> [Quoted passage]:
Johnson v. Armontrout

Decision Date10 April 1992
Docket NumberNo. 91-2599,91-2599
Citation961 F.2d 748
PartiesGerald Glenn JOHNSON, Appellee, v. Bill ARMONTROUT, Appellant.
CourtU.S. Court of Appeals — Eighth Circuit

Ronald L. Jurgeson, Kansas City, Mo., argued, for appellant.

Kathleen A. Clark Hardee, Kansas City, Mo., argued, for appellee.

Before MAGILL, LOKEN, and HANSEN, Circuit Judges.

MAGILL, Circuit Judge.

The State of Missouri appeals the granting of a writ of habeas corpus to Gerald Glenn Johnson. The district court 1 granted habeas relief because Johnson was convicted by a jury that included four persons who had earlier convicted another man of taking part in the same robbery. Because we find that Johnson was deprived of his constitutional right to a trial before an impartial jury and was denied representation by effective counsel, we affirm.

I.

Three men robbed at gunpoint the Branson Inn in Branson, Missouri, on February 16, 1980. Police arrested three men and charged them with the crime. Carl Denny went on trial first. A jury convicted him on October 8, 1980. When Johnson's venire was assembled on March 2, 1981, ten members of Denny's jury were included in Johnson's venire. Both the prosecutor and Johnson's attorney recognized this fact during voir dire questioning.

> [Records supplied]:
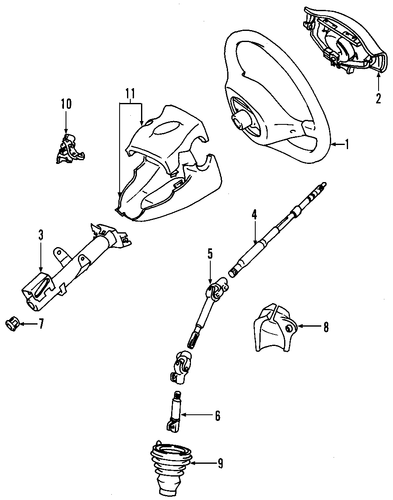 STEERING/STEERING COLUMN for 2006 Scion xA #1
...
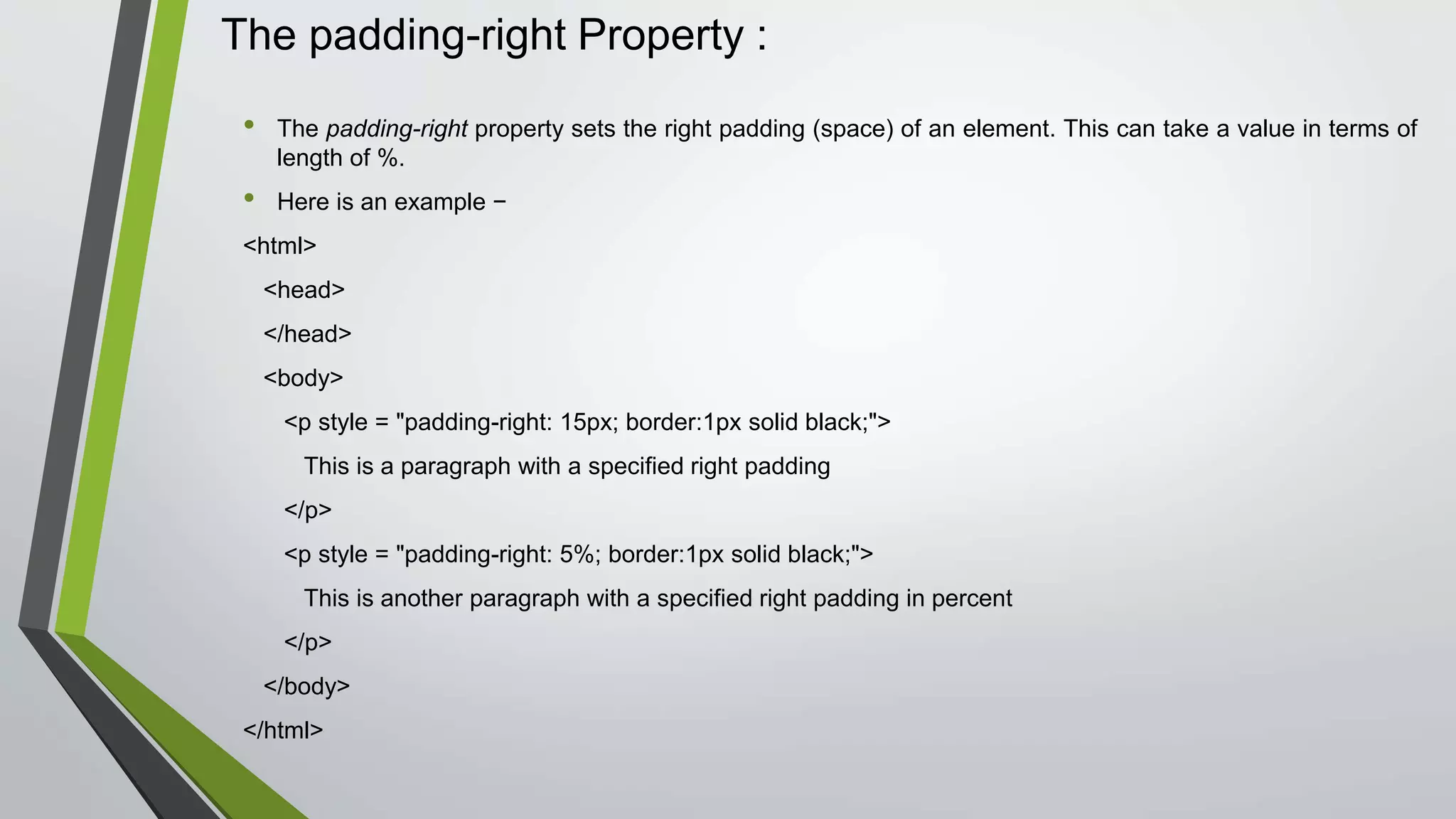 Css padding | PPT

> [The task]: Continue the court opinion in Johnson v. Armontrout from the point where the text stops.

> [Output of the task]:
Johnson's attorney failed to request that these ten persons be stricken from the venire for cause. When Johnson protested to his attorney about the appearance of the recycled jurors, Johnson's attorney responded that only his six preemptory strikes could be used to dismiss the Denny jurors. Johnson's attorney, thereafter, used five preemptory strikes to remove the Denny jurors. All four remaining Denny jurors were empaneled on Johnson's jury. 2

During voir dire questioning, the prosecutor asked the venire panel whether any of the jurors who had convicted Denny would be unable to decide Johnson's case because of the evidence presented at Denny's trial. No one responded. The prosecutor asked further whether the Denny jurors on the venire would be able to put aside the evidence presented at the Denny trial and decide Johnson's guilt or innocence based "solely on what we hear today and against this defendant." Again, no one responded.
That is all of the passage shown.